Com a tempestade que se seguiu, impôs-se as guerras para punir os culpados, mas que só piorou mais a situação económica em todo o mundo, e os grandes abanaram, mas os pequenos caíram por terra, e Portugal e os portugueses perderam tudo, o dinheiro, a casa o carro, o emprego, a confiança, a auto estima, a autonomia, e soberania, a esperança, e a única coisa que têm, é uma divida colossal, que pelos vistos, da maneira que os nossos governantes estão a proceder, nunca será paga, nem tão pouco os juros, pois a única solução que eles encontraram, é tirar todo o dinheiro às pessoas, o que vai aumentar o desemprego, e lançar o povo na miséria. O governo português e muitos outros da Europa e no mundo em geral, estão a fazer o mesmo como aquela rábula do dono do burro, que para poupar, deixou de dar as refeições ao animal, até que um dia, o burro morreu, e o dono quando deparou com o burro morto disse: Agora que estavas a dar lucro, é que morreste!        

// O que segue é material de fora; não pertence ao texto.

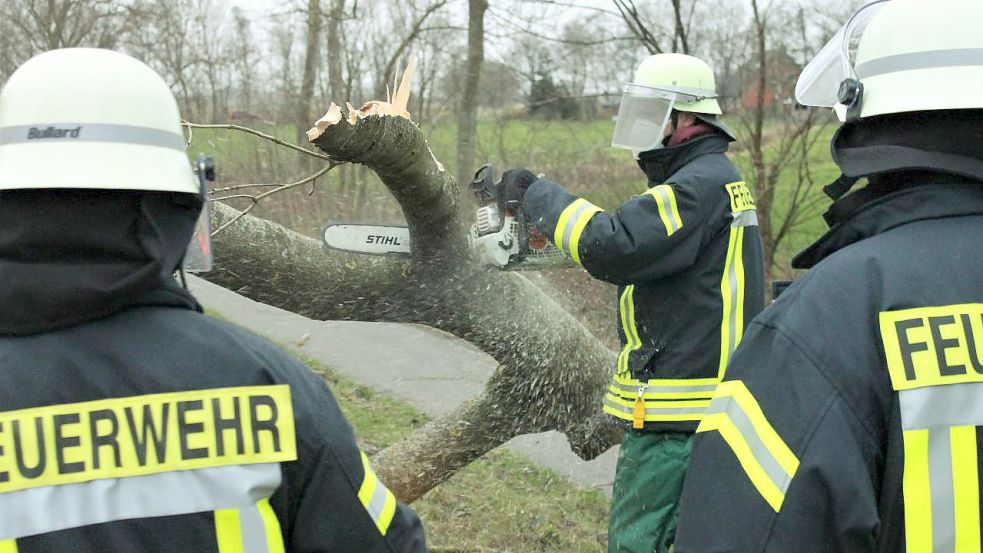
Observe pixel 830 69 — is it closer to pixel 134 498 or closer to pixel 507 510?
pixel 134 498

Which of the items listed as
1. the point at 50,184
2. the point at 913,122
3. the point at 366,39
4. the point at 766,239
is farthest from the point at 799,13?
the point at 50,184

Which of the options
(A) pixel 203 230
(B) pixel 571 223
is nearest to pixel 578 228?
(B) pixel 571 223

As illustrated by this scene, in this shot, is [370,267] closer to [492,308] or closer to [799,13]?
[492,308]

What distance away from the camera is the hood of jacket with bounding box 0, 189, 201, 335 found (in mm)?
1190

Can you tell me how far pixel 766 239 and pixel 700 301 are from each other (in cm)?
531

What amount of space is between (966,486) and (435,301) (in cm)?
279

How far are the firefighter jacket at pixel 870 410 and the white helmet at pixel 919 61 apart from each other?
0.15 m

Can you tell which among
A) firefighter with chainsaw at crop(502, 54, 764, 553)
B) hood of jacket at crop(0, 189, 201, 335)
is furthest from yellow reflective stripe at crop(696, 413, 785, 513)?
firefighter with chainsaw at crop(502, 54, 764, 553)

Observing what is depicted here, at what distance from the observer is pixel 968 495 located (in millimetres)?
1299

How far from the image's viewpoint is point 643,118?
3.53 metres

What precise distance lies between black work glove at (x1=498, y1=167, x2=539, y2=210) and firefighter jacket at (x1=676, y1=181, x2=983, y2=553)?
215 cm

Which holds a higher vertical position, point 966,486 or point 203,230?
point 203,230

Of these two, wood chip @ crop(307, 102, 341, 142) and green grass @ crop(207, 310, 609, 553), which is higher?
wood chip @ crop(307, 102, 341, 142)

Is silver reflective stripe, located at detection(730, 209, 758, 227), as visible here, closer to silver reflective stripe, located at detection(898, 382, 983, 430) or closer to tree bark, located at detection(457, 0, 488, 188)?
silver reflective stripe, located at detection(898, 382, 983, 430)
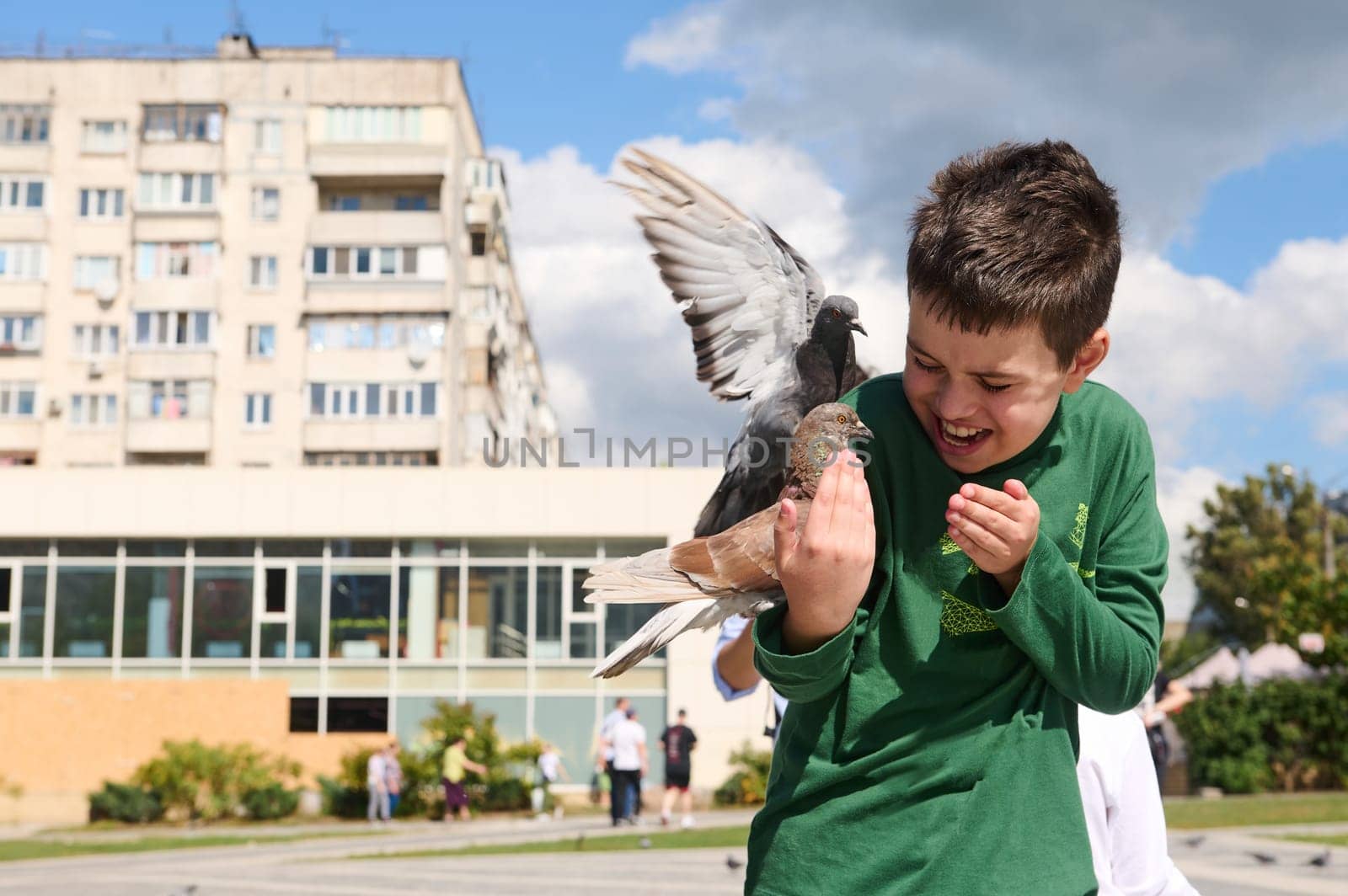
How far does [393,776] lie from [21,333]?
31.5 metres

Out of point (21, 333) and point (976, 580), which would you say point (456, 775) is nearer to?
point (976, 580)

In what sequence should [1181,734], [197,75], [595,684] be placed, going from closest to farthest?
[1181,734] → [595,684] → [197,75]

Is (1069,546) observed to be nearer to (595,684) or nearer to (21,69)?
(595,684)

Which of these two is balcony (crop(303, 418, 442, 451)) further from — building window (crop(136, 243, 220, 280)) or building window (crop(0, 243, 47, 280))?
building window (crop(0, 243, 47, 280))

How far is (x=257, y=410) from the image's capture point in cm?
4784

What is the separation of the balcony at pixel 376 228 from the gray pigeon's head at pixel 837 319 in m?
44.6

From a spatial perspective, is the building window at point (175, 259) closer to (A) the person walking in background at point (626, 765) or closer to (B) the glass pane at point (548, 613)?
(B) the glass pane at point (548, 613)

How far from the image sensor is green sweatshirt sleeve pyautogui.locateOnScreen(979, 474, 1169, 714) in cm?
197

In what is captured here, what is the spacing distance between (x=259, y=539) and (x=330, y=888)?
22379 mm

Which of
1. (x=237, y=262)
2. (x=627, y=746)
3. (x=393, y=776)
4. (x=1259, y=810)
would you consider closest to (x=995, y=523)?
(x=1259, y=810)

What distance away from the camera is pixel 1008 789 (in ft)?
6.70

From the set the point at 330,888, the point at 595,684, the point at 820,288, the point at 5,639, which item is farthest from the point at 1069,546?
the point at 5,639

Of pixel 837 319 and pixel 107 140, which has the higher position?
pixel 107 140

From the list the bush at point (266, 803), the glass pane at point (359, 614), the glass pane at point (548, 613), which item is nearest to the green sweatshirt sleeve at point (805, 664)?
the bush at point (266, 803)
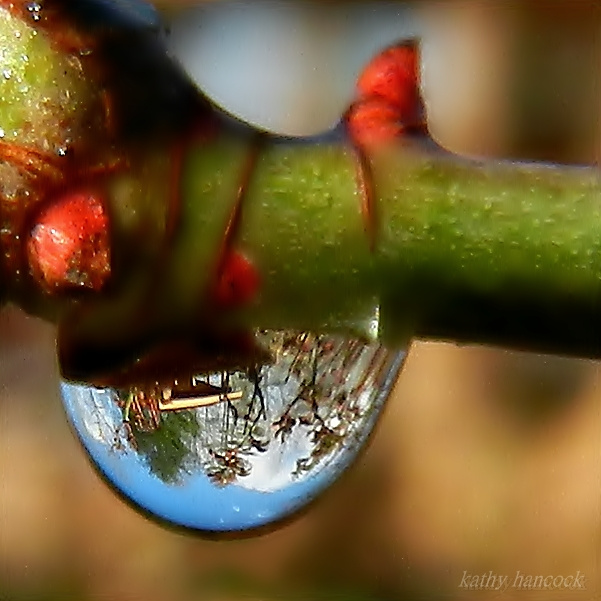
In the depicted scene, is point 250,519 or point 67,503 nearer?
point 250,519

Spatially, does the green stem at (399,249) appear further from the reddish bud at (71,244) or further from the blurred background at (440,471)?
the blurred background at (440,471)

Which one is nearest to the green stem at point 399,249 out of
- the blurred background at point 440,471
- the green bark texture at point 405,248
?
the green bark texture at point 405,248

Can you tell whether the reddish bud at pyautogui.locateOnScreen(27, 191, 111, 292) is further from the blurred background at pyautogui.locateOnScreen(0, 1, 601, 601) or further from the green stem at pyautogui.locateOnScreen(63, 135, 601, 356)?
the blurred background at pyautogui.locateOnScreen(0, 1, 601, 601)

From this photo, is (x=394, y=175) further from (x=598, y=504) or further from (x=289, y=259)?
(x=598, y=504)

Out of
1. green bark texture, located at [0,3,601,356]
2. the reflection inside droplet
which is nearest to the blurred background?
the reflection inside droplet

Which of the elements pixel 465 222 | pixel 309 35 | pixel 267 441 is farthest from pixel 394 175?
pixel 309 35

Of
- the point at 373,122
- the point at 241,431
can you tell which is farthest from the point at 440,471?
the point at 373,122
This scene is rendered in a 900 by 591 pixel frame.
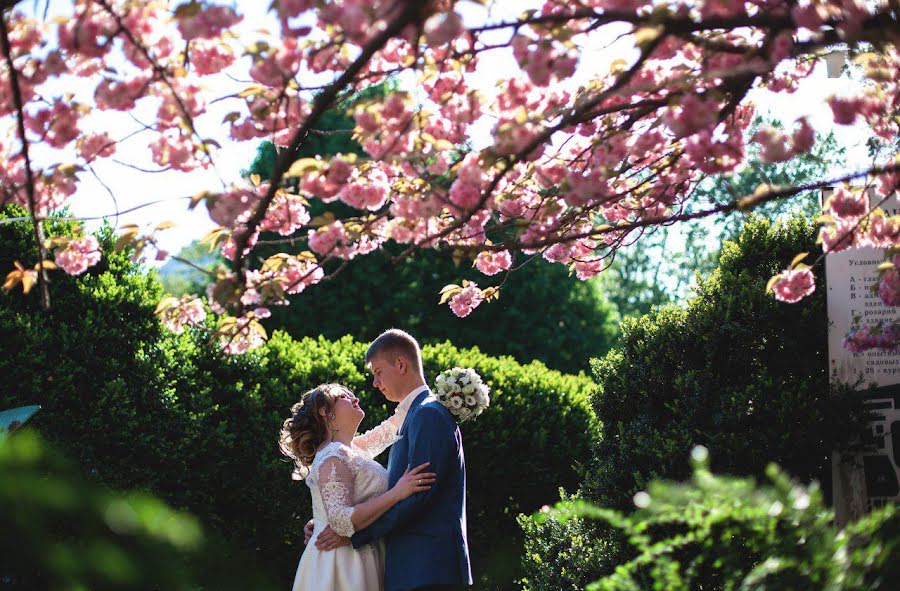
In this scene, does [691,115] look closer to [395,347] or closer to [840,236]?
[840,236]

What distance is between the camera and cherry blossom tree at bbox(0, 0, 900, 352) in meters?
2.76

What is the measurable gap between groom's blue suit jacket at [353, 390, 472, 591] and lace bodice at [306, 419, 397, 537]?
0.29 feet

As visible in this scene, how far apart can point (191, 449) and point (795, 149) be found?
4.38 m

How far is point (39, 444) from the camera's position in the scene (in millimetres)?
954

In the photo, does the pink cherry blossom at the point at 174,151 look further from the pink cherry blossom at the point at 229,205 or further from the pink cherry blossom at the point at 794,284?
the pink cherry blossom at the point at 794,284

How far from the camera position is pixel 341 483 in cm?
389

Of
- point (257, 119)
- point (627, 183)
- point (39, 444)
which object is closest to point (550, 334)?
point (627, 183)

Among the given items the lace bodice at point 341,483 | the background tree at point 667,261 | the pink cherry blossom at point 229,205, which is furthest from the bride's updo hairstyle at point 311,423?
the background tree at point 667,261

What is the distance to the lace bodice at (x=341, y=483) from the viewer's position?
3.84 metres

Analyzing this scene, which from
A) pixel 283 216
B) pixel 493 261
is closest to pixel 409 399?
pixel 493 261

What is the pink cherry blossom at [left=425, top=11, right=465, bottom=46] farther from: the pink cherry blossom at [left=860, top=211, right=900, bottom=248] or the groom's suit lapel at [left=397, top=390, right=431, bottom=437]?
the pink cherry blossom at [left=860, top=211, right=900, bottom=248]

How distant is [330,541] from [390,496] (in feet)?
1.23

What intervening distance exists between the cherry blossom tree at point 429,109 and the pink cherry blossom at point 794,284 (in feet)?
0.04

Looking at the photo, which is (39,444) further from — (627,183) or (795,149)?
(627,183)
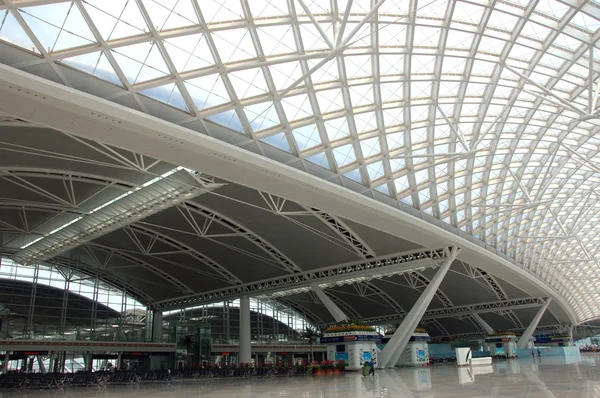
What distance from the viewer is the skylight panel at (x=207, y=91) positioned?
70.5ft

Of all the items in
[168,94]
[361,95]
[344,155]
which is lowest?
[344,155]

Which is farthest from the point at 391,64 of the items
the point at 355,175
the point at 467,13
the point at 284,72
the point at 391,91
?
the point at 355,175

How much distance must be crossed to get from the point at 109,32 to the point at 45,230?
98.9 ft

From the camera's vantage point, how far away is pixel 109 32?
712 inches

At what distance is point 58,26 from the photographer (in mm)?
17359

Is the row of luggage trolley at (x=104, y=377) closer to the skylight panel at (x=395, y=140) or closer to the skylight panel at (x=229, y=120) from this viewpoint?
the skylight panel at (x=395, y=140)

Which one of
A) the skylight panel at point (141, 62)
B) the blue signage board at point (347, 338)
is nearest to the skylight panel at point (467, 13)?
the skylight panel at point (141, 62)

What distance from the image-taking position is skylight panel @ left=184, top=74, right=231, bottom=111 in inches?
846

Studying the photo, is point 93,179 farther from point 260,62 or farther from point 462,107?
point 462,107

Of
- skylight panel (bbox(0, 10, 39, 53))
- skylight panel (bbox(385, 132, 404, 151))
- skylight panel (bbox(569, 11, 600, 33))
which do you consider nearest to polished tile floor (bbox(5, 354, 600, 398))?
skylight panel (bbox(385, 132, 404, 151))

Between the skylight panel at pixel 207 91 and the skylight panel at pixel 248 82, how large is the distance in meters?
0.59

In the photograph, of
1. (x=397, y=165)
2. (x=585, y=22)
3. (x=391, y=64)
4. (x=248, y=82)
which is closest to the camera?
(x=585, y=22)

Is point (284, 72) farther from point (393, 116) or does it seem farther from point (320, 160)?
point (393, 116)

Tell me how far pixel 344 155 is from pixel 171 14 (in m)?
13.9
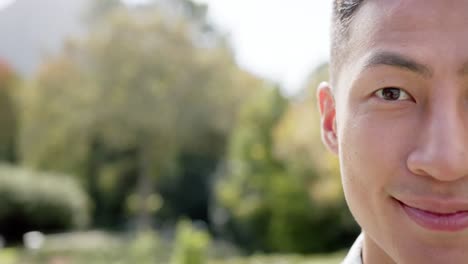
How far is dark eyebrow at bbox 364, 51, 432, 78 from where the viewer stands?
1121 millimetres

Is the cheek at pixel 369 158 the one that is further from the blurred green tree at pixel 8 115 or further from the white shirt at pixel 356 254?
the blurred green tree at pixel 8 115

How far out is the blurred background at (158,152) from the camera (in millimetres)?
17031

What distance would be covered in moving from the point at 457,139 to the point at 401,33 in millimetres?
220

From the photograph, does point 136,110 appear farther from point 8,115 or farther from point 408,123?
point 408,123

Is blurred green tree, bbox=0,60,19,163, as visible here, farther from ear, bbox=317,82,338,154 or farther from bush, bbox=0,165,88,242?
ear, bbox=317,82,338,154

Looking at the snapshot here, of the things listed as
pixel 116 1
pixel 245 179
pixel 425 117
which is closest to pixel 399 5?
pixel 425 117

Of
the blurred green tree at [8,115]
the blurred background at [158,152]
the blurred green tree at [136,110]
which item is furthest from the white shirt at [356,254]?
the blurred green tree at [8,115]

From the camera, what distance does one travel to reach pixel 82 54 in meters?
22.2

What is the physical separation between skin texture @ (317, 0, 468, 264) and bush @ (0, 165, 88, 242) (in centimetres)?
1649

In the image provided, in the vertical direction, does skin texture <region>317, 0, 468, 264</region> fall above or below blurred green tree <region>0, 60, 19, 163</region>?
below

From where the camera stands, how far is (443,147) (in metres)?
1.06

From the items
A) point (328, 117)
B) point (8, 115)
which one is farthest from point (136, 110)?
point (328, 117)

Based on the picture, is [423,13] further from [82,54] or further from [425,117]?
[82,54]

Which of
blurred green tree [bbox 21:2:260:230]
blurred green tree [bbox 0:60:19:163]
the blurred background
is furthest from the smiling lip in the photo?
blurred green tree [bbox 0:60:19:163]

Por isso chegamos à triste conclusão de que se as ditaduras não são o melhor para a sociedade, as democracias também nem sempre o são, visto que se nos dão a liberdade e nos tiram o pão, pode não ser uma boa relação entre o povo e o poder, e como se costuma dizer, casa onde não há pão, todos ralham e ninguém tem razão, o que pode ser perigoso, e como já alguém disse, podemos estar perante uma convulsão social, ou na pior das hipóteses, vamos acabar por sofrer um AVC.